● REQUIREMENT A:
Rewrite the entries in the stretch from the line containing "How much distance is there from" through the line containing "302 centimetres", changing "round paper lantern" to "white paper lantern" and leaving everything else as it is.

● EXCERPTED PASSAGE:
━━━━━━━━━━━━━━━━
Masayuki Miura’s fridge is the closest thing Nara, in western Japan, has to a seed bank. In it, Miura stores a collection of heirloom crops that has been over two decades in the making. For years he and his wife Yoko have been chasing rumours and tracking down sightings of unusual vegetables, grains and cereals in Nara’s remote mountain villages. “We were told that most of the region’s heirloom crops were lost but we’re finding more every year,” he says.

Miura (pictured, left) had never thought of becoming a farmer until he and Yoko travelled to Berkeley, California on their honeymoon in the early 1990s. Back then he was a researcher in Kyoto specialising in hospice care. By chance the Miuras met a member of the Sinkyone, a Native American tribe, who invited them to stay and explained the practice of elders staying active in the community as the keepers of farming traditions. “I wondered if we could replicate that in Japan,” he says.
━━━━━━━━━━━━━━━━
● TASK INPUTS:
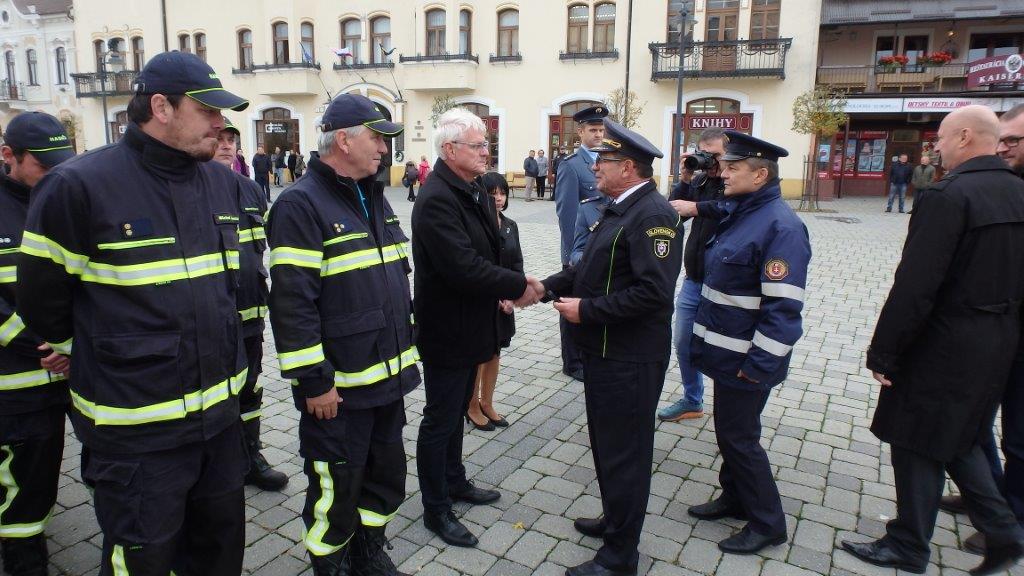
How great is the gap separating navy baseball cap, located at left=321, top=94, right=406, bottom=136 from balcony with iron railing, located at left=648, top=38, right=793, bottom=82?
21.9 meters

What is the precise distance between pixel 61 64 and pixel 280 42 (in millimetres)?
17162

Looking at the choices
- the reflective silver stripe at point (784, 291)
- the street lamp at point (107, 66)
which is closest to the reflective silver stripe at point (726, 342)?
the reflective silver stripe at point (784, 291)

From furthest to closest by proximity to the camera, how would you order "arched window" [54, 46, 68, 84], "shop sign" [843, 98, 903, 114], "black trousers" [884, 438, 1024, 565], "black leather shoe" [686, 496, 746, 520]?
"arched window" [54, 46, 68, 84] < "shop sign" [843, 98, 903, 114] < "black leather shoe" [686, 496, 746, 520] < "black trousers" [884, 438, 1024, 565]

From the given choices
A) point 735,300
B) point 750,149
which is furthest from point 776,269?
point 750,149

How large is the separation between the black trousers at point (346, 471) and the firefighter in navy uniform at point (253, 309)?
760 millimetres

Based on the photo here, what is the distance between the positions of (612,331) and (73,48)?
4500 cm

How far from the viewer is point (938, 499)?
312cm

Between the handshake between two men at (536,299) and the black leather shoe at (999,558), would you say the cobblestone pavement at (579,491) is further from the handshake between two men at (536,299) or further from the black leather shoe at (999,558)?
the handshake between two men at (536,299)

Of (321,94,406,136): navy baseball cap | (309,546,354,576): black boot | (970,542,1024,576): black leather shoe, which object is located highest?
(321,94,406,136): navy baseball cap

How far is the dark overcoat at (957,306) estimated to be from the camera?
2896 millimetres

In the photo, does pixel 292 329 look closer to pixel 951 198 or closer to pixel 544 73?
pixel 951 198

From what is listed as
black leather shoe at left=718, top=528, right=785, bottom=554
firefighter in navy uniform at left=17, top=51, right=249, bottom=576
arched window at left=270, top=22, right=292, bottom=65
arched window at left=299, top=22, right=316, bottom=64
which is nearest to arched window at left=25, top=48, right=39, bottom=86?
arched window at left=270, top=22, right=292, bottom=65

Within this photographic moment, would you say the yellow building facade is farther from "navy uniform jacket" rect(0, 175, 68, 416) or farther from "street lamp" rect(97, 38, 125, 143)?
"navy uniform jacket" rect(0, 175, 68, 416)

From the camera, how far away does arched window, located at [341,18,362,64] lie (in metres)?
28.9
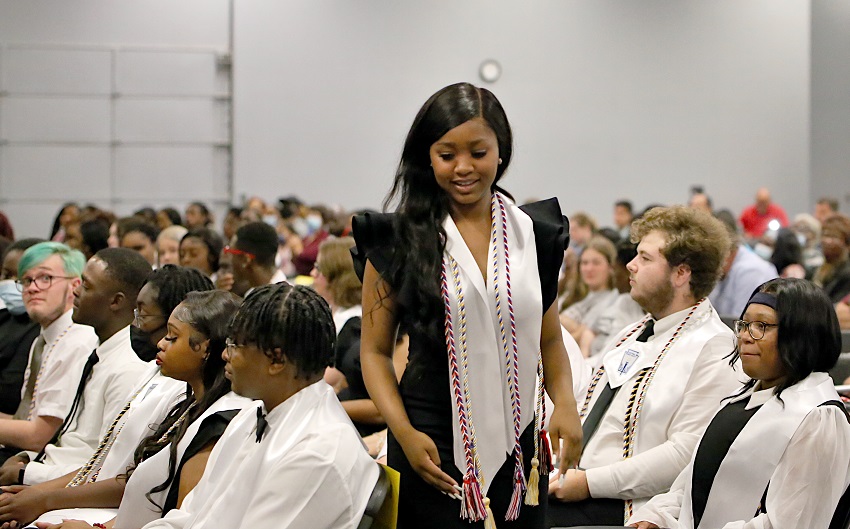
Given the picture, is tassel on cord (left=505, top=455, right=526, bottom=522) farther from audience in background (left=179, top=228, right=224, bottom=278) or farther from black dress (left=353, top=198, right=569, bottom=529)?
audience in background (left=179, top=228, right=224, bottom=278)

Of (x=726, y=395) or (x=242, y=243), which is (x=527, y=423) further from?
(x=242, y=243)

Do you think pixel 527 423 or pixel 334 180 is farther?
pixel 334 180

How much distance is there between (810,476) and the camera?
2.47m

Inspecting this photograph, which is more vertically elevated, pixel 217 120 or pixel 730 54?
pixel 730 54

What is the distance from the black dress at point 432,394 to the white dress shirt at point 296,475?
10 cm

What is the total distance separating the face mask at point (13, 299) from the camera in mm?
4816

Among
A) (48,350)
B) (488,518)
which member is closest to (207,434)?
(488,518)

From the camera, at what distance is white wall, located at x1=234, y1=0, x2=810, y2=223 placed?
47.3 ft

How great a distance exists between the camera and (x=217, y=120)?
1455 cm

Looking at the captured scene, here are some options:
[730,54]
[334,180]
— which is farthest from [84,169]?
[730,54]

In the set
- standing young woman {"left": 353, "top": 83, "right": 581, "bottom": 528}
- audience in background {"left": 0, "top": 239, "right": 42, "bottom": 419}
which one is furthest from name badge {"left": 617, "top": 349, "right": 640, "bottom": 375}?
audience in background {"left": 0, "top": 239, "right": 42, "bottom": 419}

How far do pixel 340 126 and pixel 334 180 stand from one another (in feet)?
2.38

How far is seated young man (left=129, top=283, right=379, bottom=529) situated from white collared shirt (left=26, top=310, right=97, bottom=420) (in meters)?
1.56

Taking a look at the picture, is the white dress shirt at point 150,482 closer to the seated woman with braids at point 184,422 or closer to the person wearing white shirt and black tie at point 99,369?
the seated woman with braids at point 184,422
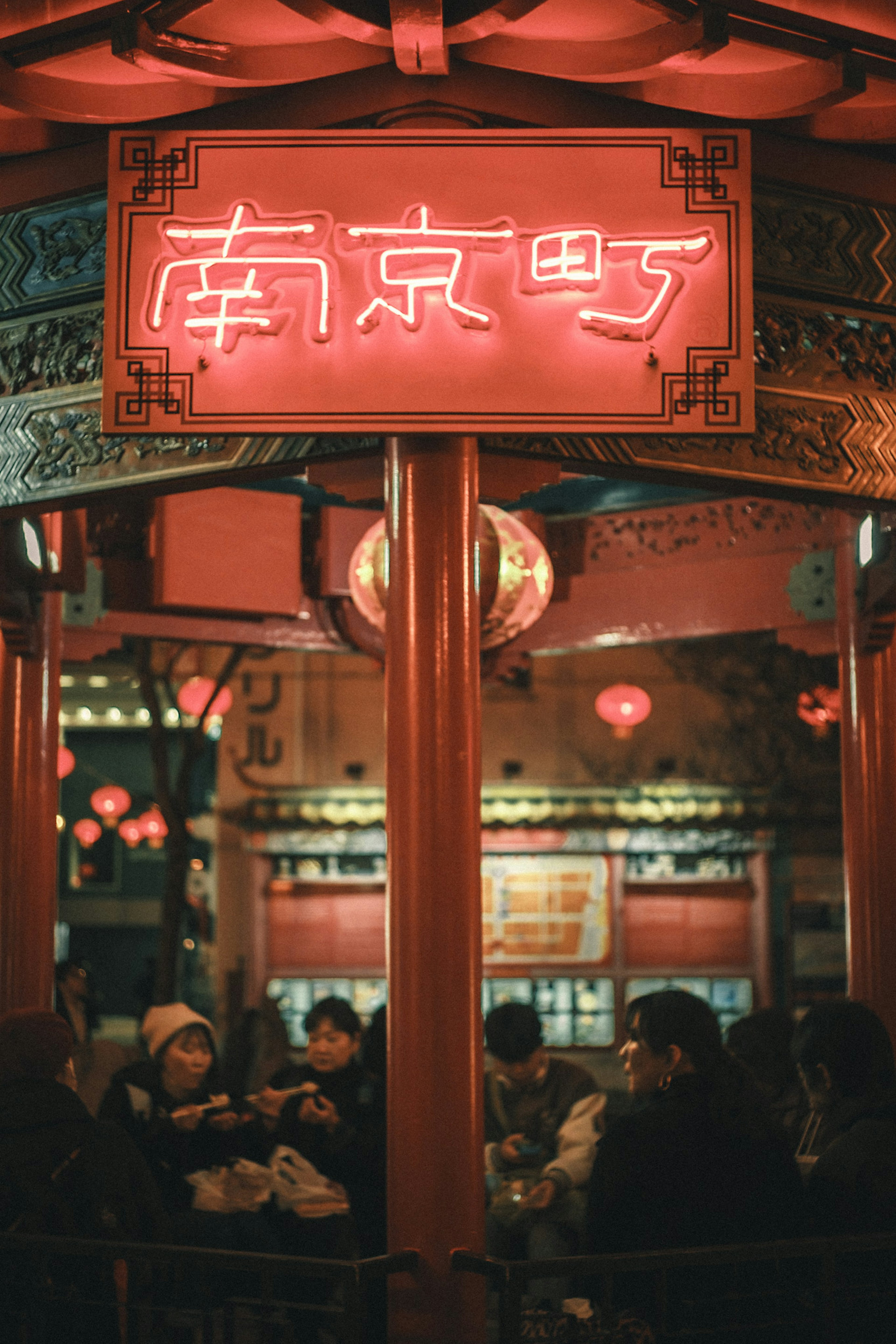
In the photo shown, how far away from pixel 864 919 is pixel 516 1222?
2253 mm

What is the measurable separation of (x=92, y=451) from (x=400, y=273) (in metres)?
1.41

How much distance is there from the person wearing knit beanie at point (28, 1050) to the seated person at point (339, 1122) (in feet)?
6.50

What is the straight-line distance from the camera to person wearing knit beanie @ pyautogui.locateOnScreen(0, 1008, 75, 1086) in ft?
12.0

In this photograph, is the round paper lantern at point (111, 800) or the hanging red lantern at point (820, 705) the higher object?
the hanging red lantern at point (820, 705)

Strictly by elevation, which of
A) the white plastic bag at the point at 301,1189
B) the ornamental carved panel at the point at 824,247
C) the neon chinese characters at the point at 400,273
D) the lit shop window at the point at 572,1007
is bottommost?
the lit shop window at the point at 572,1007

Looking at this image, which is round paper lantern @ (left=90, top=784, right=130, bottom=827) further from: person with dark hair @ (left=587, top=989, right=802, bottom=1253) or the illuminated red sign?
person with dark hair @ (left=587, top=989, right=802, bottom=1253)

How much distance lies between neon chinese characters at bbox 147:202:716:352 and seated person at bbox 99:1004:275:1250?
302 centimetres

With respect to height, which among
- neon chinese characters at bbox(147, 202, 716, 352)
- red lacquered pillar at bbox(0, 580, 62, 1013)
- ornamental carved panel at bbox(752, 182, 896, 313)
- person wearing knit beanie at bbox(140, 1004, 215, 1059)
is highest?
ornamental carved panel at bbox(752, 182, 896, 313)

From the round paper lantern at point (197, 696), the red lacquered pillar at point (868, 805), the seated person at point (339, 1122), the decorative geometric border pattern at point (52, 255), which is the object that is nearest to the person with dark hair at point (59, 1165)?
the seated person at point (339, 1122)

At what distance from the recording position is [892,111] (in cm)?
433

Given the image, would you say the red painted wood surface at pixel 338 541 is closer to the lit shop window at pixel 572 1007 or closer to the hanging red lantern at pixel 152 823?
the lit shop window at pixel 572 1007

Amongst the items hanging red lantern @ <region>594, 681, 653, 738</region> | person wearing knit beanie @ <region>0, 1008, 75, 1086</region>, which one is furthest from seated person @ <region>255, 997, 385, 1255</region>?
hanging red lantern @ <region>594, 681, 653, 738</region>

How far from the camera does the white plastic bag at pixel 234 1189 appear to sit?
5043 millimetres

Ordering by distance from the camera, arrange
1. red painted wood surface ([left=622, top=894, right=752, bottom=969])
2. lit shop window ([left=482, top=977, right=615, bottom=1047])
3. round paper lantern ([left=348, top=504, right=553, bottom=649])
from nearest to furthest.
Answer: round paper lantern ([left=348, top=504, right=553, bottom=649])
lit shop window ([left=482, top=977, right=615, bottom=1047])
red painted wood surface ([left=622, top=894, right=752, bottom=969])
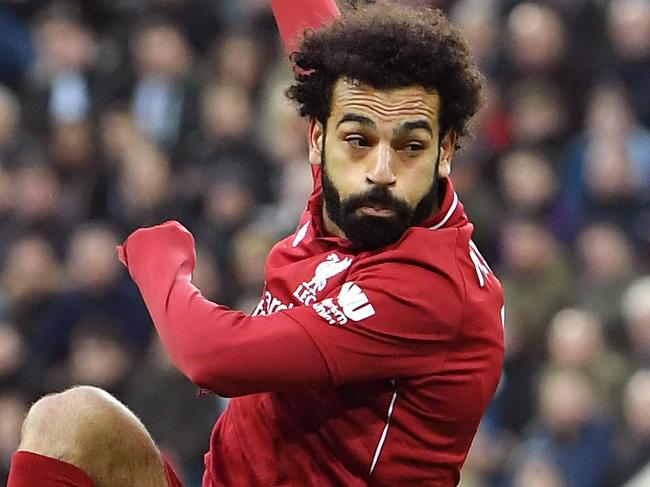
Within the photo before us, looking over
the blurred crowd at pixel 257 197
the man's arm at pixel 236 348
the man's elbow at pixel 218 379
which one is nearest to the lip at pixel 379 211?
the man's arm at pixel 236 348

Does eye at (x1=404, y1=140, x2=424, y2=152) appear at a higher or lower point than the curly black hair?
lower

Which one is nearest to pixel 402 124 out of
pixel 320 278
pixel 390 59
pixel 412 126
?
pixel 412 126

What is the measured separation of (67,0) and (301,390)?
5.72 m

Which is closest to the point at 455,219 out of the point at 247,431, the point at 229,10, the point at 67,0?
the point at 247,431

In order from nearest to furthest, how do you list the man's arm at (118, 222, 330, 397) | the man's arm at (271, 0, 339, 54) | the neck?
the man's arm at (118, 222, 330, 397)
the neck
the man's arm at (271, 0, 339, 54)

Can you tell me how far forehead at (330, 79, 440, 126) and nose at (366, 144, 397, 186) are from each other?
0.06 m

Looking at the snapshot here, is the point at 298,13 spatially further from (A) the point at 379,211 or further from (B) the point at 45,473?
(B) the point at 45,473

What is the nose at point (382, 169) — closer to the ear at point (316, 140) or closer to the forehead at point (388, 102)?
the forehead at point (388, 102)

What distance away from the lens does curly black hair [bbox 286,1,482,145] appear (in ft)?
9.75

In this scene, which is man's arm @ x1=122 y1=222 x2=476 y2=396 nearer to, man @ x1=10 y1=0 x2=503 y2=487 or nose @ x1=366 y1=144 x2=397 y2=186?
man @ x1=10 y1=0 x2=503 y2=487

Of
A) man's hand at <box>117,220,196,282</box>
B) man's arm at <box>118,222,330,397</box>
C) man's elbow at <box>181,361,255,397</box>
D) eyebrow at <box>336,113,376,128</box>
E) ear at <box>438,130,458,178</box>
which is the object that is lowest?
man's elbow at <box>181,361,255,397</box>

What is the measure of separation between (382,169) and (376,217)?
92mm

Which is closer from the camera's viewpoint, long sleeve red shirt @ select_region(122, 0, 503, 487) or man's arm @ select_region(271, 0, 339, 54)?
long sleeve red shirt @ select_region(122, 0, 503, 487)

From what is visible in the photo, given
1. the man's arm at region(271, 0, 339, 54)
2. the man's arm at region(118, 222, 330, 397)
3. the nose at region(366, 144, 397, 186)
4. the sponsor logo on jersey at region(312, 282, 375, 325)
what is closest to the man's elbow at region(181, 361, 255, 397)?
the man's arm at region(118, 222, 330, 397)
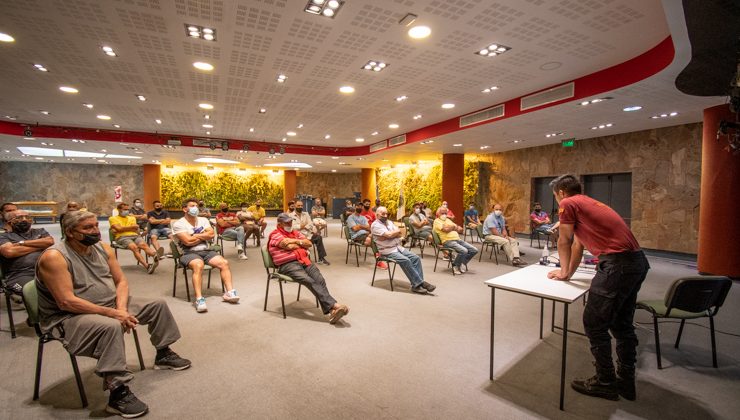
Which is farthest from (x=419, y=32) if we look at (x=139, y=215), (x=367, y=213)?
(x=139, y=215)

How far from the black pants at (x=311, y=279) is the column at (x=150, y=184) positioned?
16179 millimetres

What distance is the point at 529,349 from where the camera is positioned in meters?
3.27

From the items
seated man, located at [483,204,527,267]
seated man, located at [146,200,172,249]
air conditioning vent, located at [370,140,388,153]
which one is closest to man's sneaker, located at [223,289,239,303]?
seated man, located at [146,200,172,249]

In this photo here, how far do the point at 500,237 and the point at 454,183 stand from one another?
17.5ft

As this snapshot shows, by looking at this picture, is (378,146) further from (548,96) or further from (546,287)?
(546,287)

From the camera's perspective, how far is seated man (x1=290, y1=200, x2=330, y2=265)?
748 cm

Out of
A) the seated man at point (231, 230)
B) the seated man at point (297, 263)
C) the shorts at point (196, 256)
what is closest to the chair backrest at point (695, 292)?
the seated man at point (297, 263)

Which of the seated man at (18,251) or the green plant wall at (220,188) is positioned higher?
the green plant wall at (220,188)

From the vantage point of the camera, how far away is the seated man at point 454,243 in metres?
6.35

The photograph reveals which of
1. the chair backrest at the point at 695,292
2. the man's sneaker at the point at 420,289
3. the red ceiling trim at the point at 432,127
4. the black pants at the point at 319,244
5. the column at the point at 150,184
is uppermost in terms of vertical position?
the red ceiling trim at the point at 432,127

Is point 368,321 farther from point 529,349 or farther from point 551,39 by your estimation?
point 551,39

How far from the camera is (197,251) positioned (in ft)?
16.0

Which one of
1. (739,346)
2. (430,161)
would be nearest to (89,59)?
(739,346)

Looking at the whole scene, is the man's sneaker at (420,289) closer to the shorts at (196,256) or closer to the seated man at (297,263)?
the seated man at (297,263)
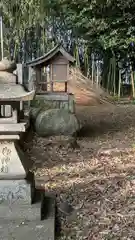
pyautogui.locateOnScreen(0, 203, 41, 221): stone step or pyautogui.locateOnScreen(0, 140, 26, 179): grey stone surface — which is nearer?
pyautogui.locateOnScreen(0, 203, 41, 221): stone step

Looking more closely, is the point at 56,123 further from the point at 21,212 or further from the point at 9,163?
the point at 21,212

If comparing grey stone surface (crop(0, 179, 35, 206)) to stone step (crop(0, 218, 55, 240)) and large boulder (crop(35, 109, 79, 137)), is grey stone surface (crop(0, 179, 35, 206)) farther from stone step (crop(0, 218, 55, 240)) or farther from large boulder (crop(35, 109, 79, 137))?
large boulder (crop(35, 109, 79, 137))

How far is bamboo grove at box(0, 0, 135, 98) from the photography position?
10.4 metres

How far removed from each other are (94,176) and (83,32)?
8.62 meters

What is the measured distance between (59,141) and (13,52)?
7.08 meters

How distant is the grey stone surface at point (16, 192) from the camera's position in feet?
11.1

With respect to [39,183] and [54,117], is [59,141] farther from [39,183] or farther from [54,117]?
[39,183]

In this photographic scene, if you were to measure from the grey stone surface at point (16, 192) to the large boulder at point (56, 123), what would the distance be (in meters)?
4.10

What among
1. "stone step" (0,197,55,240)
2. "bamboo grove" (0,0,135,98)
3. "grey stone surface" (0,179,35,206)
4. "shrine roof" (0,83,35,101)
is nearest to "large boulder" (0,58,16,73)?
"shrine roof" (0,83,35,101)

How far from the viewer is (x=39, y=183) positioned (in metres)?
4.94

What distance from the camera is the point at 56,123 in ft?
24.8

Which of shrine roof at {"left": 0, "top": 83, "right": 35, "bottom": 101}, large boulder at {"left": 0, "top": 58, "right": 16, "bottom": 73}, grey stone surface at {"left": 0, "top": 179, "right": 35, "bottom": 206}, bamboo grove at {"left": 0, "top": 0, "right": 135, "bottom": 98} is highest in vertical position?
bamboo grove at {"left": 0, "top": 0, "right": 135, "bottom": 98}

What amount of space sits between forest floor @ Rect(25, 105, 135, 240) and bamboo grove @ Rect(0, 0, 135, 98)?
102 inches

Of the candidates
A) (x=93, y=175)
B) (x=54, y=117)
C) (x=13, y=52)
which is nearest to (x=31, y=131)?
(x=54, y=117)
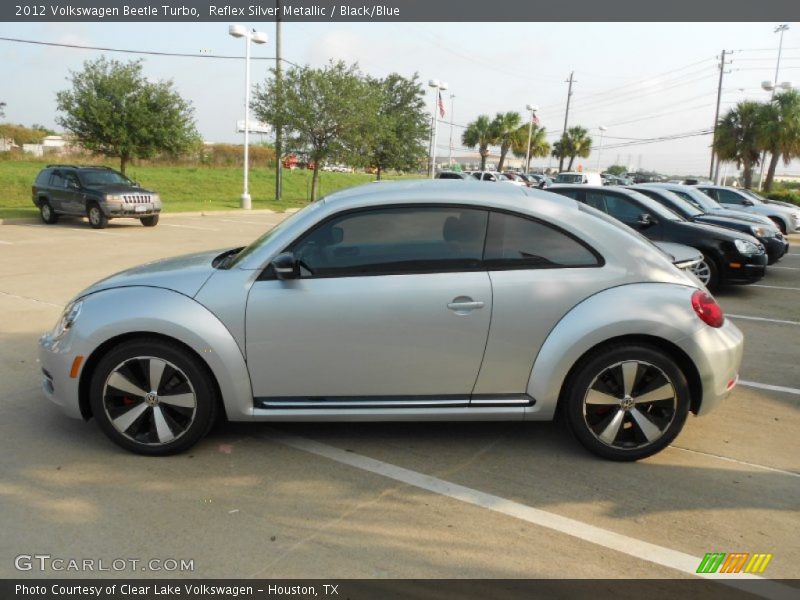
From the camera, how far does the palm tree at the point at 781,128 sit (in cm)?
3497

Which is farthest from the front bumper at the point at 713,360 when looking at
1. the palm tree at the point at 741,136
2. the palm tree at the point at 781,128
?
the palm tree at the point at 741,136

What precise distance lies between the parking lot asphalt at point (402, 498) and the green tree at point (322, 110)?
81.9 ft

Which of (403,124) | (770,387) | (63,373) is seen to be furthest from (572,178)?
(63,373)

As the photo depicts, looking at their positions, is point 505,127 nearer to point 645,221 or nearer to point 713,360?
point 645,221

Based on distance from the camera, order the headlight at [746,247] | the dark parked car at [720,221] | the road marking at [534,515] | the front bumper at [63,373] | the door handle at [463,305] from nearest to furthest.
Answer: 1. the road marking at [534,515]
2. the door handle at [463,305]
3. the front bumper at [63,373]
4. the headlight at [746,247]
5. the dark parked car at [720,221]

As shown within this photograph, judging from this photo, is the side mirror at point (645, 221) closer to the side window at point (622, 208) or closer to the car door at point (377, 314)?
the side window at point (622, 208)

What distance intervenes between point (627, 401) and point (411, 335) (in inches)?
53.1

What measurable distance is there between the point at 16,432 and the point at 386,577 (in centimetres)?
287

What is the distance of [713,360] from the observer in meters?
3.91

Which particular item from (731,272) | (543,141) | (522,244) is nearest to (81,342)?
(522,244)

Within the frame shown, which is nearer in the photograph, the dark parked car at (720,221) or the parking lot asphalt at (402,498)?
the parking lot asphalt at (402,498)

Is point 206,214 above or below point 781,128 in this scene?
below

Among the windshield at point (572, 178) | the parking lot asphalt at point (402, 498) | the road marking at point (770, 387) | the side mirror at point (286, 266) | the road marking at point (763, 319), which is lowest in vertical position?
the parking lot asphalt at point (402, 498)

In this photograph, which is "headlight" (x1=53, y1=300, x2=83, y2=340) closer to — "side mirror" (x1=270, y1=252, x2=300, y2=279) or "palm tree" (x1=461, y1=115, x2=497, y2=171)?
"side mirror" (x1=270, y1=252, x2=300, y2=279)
━━━━━━━━━━━━━━━━
● REQUIREMENT B:
In the passage about Nara's heirloom crops, what work was Miura doing in Kyoto before he became a farmer?

● CORRECT OUTPUT A:
How much distance is there from the person wearing knit beanie at point (28, 1050) to the seated person at point (339, 1122) (in feet)?
6.50

What is the straight-line distance from the camera to person wearing knit beanie @ pyautogui.locateOnScreen(0, 1008, 75, 1086) in ft?
12.0

In this photograph, is the white paper lantern at point (111, 800) or the hanging red lantern at point (820, 705) the higher object?
the hanging red lantern at point (820, 705)

Strictly by elevation, which of
A) the white plastic bag at the point at 301,1189
B) the ornamental carved panel at the point at 824,247
C) the neon chinese characters at the point at 400,273
D) the lit shop window at the point at 572,1007
is bottommost?
the lit shop window at the point at 572,1007

Looking at this image, which is white paper lantern @ (left=90, top=784, right=130, bottom=827) further from: person with dark hair @ (left=587, top=989, right=802, bottom=1253) or the illuminated red sign?
person with dark hair @ (left=587, top=989, right=802, bottom=1253)

How much distance lies between neon chinese characters at bbox 147:202:716:352 and seated person at bbox 99:1004:275:1250?
302 centimetres

● CORRECT OUTPUT B:
He was a researcher specializing in hospice care.